Trade usage and course of dealing will supplement the parties written contract. Article 9(1) provides that the parties will be bound by their course of dealing no matter what their explicit agreement. The same sub-article states that the parties are bound by trade usages to which they agree. Sub-article (2) goes on to provide that the parties are also considered to have impliedly agreed to be bound by usages "which the parties knew or ought to have known and which in international trade [are] widely known to, and regularly observed by, parties to contracts of the type involved." This latter provision is narrower in scope than the equivalent provision in the Uniform Commercial Code.[27]

IV. Formation of the International Sales Contract [28]

The sales convention's formation provisions are found primarily in Part II (Articles 14-24). States that become parties to the convention are authorized by Article 92 to declare that they will not be bound by Part II. Only the Scandinavian countries have declared that they will not accept Part II.[29] Most U.S. enterprises will therefore find that Part II will apply when the convention is the governing law.

Although there are some differences in style and scope between the convention and the common law, the convention provides many of the same answers to contract formation problems as those found in Anglo-American law. As one commentator has noted:

"In style the articles in Part II [of the convention] follow the civilian model of a comprehensive collection of brief, general rules rather than the more detailed and convoluted statements found in common law legislation . . . In scope, Part II omits several matters the common lawyer would expect to find among formation rules. There is no statute of frauds, there is no reference to modification of a contract, and there is no requirement that there be consideration in order to have an enforceable contract."[30]

When one turns to the text of Part II, six formation problems deserve attention: (A) the lack of a statute of frauds; (B) the status of "parol" evidence; (C) the need to agree upon a "fixed" price; (D) the need to take care with "firm" offers; and (E) the "battle of the forms."

A. Statute of Frauds

The convention has no statute of frauds. Article 11 states that a contract "need not be concluded in or evidenced by writing and is not subject to any other requirements as to form. It may be proved by any means, including witnesses." A Contracting State is expressly authorized by Article 96 to declare that it will not be bound by this article. The United States has not made this declaration, but Argentina, China, and Hungary have done so.[31] The declaration by these countries does not mean that their formal requirements prevail. One must first determine which country's law governs by application of choice-of-law rules. A U.S. enterprise that enters into a contract with an enterprise that has its place of business in one of these countries may, theoretically at least, discover that the contract is governed by the law of the United States.

Both the convention and the laws of countries which make an Article 96 declaration differ from the Uniform Commercial Code. The Code requires a signed writing "sufficient to indicate that a contract for sale has been made between the parties" if the price of the goods is $500 or more.[32] In addition, the Code states that a contract is not enforceable beyond the quantity set out in the writing.

Despite this difference between the convention and the U.C.C., there is little indication that the convention's approach will cause difficulties in practice. So many countries already dispense with formalities that U.S. enterprises must already face claims of oral contracts. Even before the convention an enterprise could not be assured that the U.C.C., rather than some foreign law, would be the governing law. The practical response has been to establish guidelines for the conduct of agents when negotiating contracts and procedures for recording the status of negotiations. These prudent practices will undoubtedly continue under the convention. Where contracts are formed by sending formal offers and acknowledgement forms, the written offer may require the buyer's acceptance to be in writing as a condition to enforceability.

......

• **What to do**
1. List the countries that the sales convention passage names as having made the Article 96 declaration.
2. Return the portion of the sales convention passage starting with "IV. Formation of" and going on through "is the governing law.".
3. Resume the sales convention passage after its final sentence.
The records that follow are taken from a different source than the sales convention passage.

......

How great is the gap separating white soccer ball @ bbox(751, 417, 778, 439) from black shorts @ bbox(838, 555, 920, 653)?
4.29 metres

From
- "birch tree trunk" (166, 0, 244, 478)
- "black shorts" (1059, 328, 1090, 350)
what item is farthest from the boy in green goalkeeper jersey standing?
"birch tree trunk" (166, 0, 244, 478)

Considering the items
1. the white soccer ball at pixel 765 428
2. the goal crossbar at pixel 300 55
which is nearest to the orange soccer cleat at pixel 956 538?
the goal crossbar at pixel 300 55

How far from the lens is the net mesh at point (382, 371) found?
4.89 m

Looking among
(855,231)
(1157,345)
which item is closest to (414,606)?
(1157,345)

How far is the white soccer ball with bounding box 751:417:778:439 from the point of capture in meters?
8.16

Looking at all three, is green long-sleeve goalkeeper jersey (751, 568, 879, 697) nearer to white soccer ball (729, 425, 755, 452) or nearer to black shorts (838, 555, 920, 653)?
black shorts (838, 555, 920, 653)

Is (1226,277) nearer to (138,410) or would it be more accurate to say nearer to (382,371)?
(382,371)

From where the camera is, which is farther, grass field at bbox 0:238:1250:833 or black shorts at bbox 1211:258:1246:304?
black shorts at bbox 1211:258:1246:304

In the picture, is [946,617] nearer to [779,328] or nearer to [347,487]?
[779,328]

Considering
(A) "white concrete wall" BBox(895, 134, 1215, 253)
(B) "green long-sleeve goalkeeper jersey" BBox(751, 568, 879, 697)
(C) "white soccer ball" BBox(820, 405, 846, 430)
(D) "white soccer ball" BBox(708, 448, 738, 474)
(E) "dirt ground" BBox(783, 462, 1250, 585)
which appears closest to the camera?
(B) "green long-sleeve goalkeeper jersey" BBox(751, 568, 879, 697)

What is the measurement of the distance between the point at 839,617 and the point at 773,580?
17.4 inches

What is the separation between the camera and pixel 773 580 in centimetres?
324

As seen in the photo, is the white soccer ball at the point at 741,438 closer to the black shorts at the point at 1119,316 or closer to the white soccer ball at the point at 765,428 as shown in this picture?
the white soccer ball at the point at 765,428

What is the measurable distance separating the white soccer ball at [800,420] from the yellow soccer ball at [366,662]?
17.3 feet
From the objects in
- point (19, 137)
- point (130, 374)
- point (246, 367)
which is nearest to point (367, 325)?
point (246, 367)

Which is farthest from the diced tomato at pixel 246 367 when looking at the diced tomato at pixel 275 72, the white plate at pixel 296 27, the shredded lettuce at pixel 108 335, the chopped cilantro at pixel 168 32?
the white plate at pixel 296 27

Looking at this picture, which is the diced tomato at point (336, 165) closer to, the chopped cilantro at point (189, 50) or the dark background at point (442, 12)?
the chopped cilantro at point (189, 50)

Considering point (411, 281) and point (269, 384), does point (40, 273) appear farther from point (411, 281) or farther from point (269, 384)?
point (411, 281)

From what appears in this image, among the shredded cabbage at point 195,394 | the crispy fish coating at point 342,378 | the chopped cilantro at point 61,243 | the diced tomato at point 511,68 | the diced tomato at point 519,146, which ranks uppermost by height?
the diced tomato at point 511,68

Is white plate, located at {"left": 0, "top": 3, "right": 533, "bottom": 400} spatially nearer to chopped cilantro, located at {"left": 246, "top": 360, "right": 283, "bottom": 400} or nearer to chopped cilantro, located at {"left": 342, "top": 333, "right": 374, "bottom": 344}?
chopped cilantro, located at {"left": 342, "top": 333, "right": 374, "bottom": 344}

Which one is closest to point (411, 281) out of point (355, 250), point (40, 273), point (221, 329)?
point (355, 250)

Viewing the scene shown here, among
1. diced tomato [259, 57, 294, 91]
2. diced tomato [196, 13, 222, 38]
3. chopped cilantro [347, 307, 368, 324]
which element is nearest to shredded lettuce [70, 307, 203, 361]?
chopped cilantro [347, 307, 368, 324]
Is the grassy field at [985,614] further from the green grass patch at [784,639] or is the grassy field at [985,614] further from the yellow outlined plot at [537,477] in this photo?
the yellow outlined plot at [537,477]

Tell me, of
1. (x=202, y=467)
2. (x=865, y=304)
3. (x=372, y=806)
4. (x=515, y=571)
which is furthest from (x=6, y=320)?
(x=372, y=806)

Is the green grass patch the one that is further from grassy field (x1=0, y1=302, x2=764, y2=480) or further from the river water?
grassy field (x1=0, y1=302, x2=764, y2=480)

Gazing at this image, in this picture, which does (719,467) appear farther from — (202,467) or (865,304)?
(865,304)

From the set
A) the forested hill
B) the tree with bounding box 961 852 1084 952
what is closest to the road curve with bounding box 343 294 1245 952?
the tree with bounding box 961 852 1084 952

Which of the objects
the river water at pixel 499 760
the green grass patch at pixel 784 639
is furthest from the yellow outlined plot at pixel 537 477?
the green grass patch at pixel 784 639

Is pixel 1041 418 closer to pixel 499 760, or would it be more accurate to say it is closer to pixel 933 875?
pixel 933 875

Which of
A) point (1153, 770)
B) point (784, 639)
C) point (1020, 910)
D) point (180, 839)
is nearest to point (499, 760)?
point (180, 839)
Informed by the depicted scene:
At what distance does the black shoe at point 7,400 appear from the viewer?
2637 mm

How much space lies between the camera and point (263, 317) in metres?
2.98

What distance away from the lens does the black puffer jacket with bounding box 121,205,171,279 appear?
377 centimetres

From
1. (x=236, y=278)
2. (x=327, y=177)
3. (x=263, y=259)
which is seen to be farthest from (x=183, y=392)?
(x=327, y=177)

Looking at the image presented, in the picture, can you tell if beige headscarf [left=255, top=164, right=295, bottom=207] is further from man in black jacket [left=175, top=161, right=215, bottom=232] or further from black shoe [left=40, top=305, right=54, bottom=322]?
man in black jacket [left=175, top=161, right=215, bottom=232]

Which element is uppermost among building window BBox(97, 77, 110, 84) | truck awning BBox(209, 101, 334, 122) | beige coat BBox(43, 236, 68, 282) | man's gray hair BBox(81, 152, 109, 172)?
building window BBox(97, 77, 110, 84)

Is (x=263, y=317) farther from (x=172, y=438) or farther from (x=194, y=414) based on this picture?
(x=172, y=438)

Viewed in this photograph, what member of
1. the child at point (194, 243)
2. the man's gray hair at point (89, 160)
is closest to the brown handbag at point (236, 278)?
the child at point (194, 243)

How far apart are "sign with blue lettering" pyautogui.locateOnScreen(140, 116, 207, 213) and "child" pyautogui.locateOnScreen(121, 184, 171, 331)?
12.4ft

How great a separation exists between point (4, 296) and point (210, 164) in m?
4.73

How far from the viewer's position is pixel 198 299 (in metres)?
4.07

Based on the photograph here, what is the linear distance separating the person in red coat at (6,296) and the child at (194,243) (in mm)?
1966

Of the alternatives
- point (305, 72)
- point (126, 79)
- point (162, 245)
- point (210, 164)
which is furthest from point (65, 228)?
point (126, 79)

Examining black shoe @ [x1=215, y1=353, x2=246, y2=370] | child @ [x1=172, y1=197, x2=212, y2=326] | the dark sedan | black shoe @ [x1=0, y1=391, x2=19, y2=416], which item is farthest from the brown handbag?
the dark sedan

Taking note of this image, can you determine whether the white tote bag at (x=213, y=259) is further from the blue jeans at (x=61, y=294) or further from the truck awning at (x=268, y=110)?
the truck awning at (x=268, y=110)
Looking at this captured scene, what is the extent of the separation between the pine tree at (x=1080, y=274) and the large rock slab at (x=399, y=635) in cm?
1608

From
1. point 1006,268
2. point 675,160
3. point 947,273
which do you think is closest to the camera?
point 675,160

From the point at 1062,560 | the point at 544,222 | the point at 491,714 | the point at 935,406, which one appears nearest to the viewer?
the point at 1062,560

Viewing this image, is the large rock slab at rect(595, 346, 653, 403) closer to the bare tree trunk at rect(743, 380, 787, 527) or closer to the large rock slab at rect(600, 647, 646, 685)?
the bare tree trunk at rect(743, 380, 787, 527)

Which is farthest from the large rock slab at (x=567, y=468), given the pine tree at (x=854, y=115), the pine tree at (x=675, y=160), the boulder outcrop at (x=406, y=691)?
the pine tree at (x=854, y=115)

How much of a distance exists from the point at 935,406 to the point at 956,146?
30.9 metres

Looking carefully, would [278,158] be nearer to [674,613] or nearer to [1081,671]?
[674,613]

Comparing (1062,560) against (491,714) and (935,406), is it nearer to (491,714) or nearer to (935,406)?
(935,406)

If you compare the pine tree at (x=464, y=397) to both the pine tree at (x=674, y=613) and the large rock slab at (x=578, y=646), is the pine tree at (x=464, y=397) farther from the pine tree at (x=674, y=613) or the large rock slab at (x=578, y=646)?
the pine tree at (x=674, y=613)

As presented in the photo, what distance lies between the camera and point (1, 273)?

......

• **Outputs in order**
1. Argentina, China, Hungary

2.
IV. Formation of the International Sales Contract [28]

The sales convention's formation provisions are found primarily in Part II (Articles 14-24). States that become parties to the convention are authorized by Article 92 to declare that they will not be bound by Part II. Only the Scandinavian countries have declared that they will not accept Part II.[29] Most U.S. enterprises will therefore find that Part II will apply when the convention is the governing law.

3.
Illustration L. A Pennsylvania seller agrees orally to sell 1,000 widgets to a French buyer at an agreed price. France is a Contracting State that has not made a declaration pursuant to Article 96. By virtue of Article 11, the contract may be proved by any means in a U.S. court; a writing is not necessary.

B. Parol Evidence

The sales convention does not include a parol evidence rule that excludes evidence of a prior or contemporaneous agreement that contradicts the written terms intended to be final.[33] Article 8(3) of the convention provides that "due consideration is to be given to all relevant circumstances of the case including the negotiations" (emphasis added) when determining a party's intent. Parties may, however, agree upon a "merger" or "integration" clause excluding reference to this parol evidence. Such a clause will be respected by virtue of Article 6 of the convention.

Illustration M. Over a three-month period a Texas manufacturer negotiates with agents of the Egyptian Government for a long-term contract for the purchase of raw materials. Egypt is a Contracting State. The final contract document says nothing about who is to pay port costs and does not include a "merger" clause excluding reference to prior negotiations. Unless the parties have excluded application of the convention, a Texas court should admit proffered evidence that the parties had orally agreed that the manufacturer would bear these costs.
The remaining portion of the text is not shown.